▶ **Short exercise**
Can you reproduce the motorcycle trip log entry below word for word, from the odometer line through the final sentence?

▶ **Page extract**

_ _ _

Tonight's odometer = 24853

June 27 - Weds - Eugene OR to Portland OR - 233 miles

Nice motel last night, caught up on sleep. Lazy morning (ahhhh..) chatting with a Harley guy from New Jersey. He did not know how long he had been on the road or how far he had traveled. He also did not have any real baggage on his bike so I guess everything fit in his panniers. Also no helmet. His  pipes were so loud I could here him a block away starting up at a gas station. Dodge the angry political conversation going on in the lobby (too much Fox News and MSNBC).
So today's goal was getting to the Pacific ocean and riding up Rt 101. Oil was fine, chain was fine, bike running smooth. Rt 126 goes up over the last mountain range, about 60 miles to the ocean. Light traffic, but because I stick to the speed limit (and nobody else does), I had an open road in front of me all day.

_ _ _

▶ **Data extract**
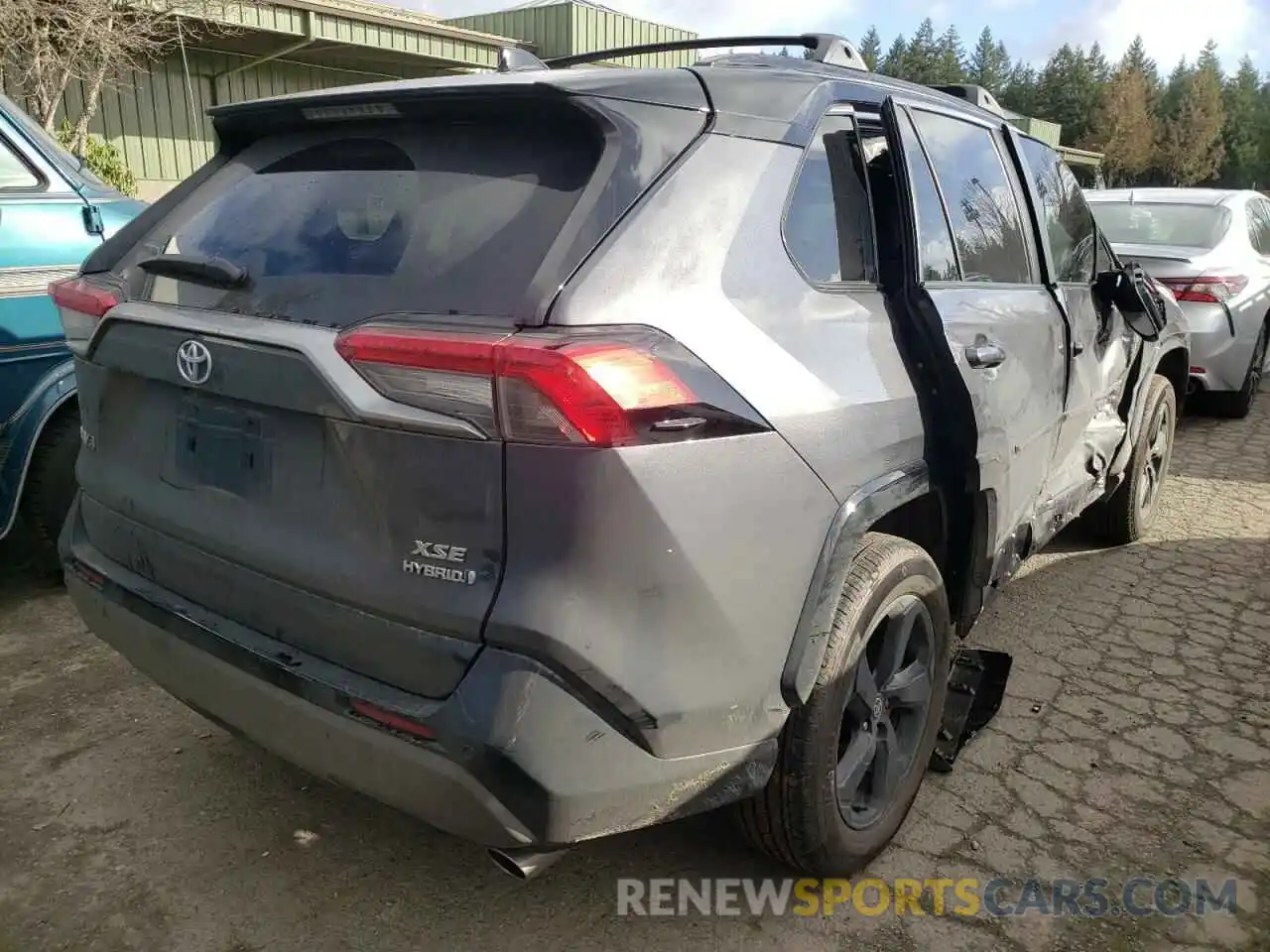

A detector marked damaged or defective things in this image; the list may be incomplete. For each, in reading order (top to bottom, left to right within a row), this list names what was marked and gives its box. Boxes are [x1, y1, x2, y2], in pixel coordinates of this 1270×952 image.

damaged toyota rav4 [52, 33, 1191, 881]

_ _ _

▶ **Task solution**
Tonight's odometer = 24853

June 27 - Weds - Eugene OR to Portland OR - 233 miles

Nice motel last night, caught up on sleep. Lazy morning (ahhhh..) chatting with a Harley guy from New Jersey. He did not know how long he had been on the road or how far he had traveled. He also did not have any real baggage on his bike so I guess everything fit in his panniers. Also no helmet. His  pipes were so loud I could here him a block away starting up at a gas station. Dodge the angry political conversation going on in the lobby (too much Fox News and MSNBC).
So today's goal was getting to the Pacific ocean and riding up Rt 101. Oil was fine, chain was fine, bike running smooth. Rt 126 goes up over the last mountain range, about 60 miles to the ocean. Light traffic, but because I stick to the speed limit (and nobody else does), I had an open road in front of me all day.